Monde / Économie

Sous Trump, le taux d'imposition des grandes entreprises au plus bas depuis trente ans

Temps de lecture : 2 min

En 2018, quatre-vingt-onze sociétés du classement Fortune 500 n'ont payé aucun impôt fédéral.

Donald Trump avant la signature de sa réforme fiscale, le 22 décembre 2017 à Washington. | Brendan Smialowski / AFP
Donald Trump avant la signature de sa réforme fiscale, le 22 décembre 2017 à Washington. | Brendan Smialowski / AFP

Officiellement, la réforme fiscale adoptée fin 2017 par le président Donald Trump a fait passer le taux de l'impôt sur les sociétés américaines de 35% à 21% en 2018, en dessous de la moyenne des pays de l'OCDE. Mais en prenant en compte les déductions et exonération fiscales, le taux effectif était de 11,3% pour les 400 plus grandes entreprises américaines. Il s'agit du taux le plus bas depuis que ces données ont commencé à être calculées par le think tank Institute on Taxation and Economic Policy (ITEP).

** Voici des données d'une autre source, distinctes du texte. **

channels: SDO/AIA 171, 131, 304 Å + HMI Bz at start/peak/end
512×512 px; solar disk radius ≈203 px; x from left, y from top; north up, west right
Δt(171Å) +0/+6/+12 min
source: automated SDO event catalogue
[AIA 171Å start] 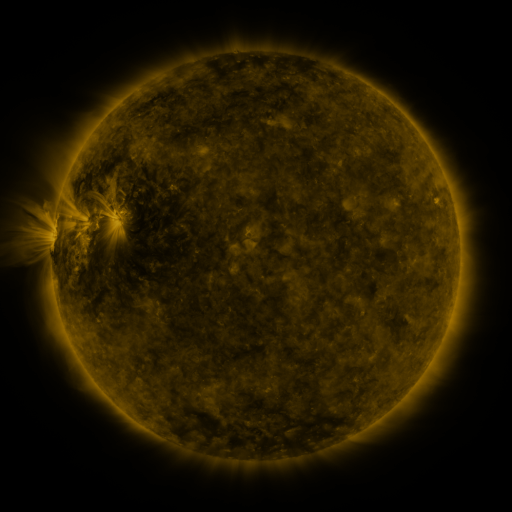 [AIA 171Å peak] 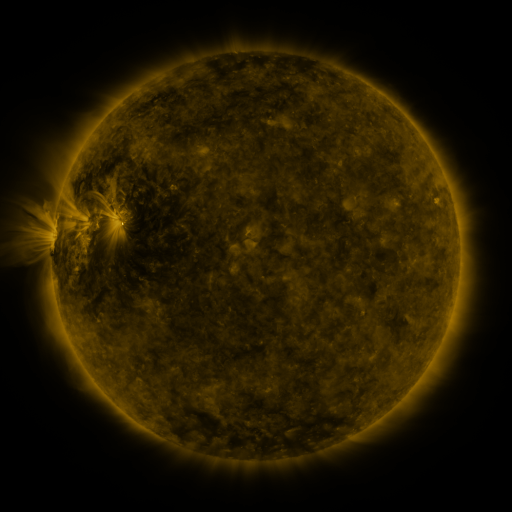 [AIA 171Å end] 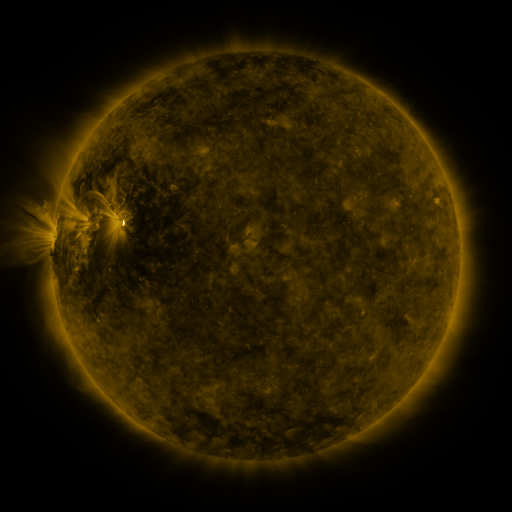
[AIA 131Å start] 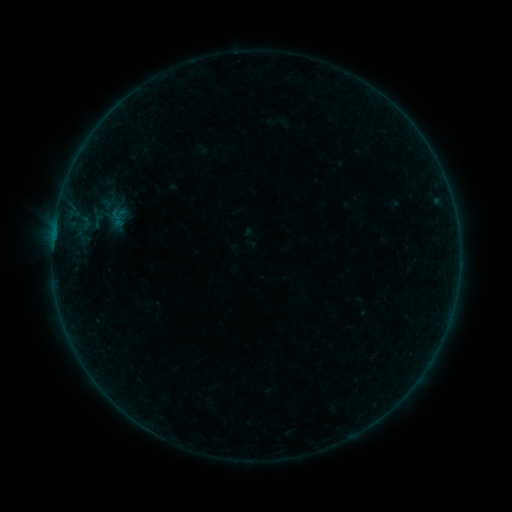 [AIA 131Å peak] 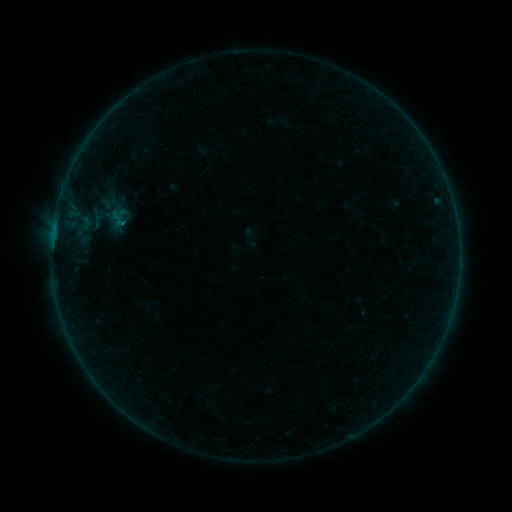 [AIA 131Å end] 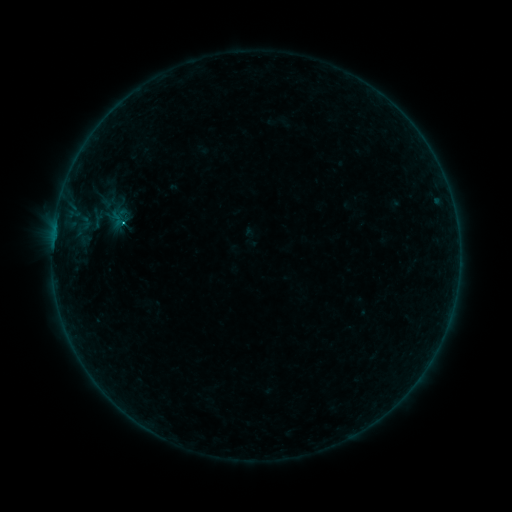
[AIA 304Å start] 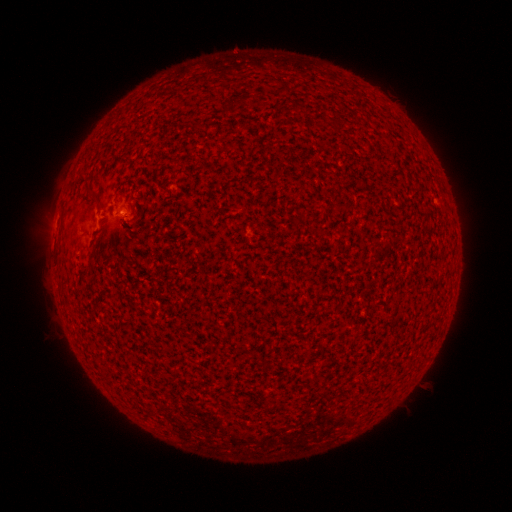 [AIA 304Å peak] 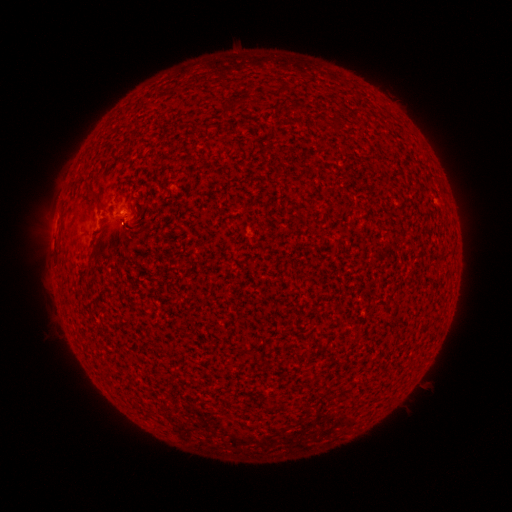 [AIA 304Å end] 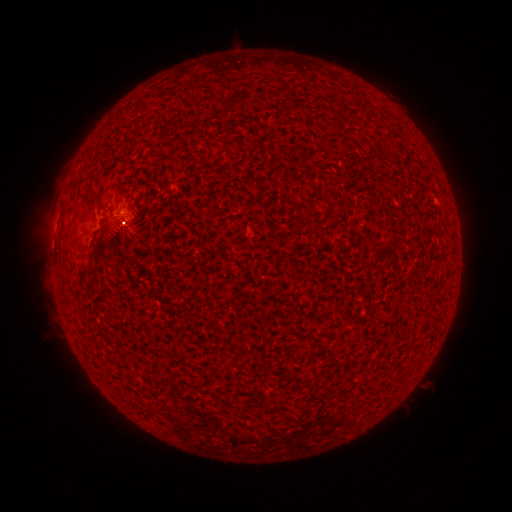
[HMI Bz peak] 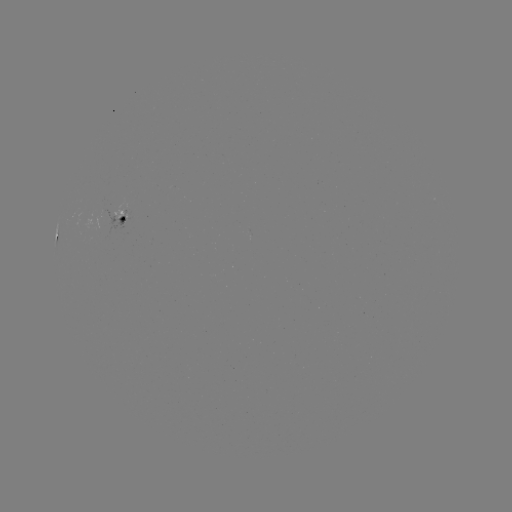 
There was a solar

Entre 2008 et 2015, ce taux effectif d'imposition sur les sociétés était d'environ 21%; il a donc été réduit de moitié depuis le passage de la loi de Trump. Selon un rapport de l'ITEP, quatre-vingt-onze entreprises du classement Fortune 500 n'ont même payé aucun impôt fédéral, uniquement des impôts au niveau des États et des villes.

Cette baisse du taux d'imposition a contribué à l'explosion du déficit budgétaire américain, qui frôle actuellement les mille milliards de dollars et a augmenté de 26% en un an.

«Populisme économique»

De nombreuses entreprises ont profité des réductions d'impôts pour effectuer des rachats d'actions, une opération qui permet d'augmenter leur valeur, mais les autres investissements, notamment en matière de création d'emplois, ont été limités. La société de jeux vidéo Activision Blizzard a par exemple bénéficié d'une importante réduction d'impôts mais a malgré tout éliminé des centaines d'emplois en 2019.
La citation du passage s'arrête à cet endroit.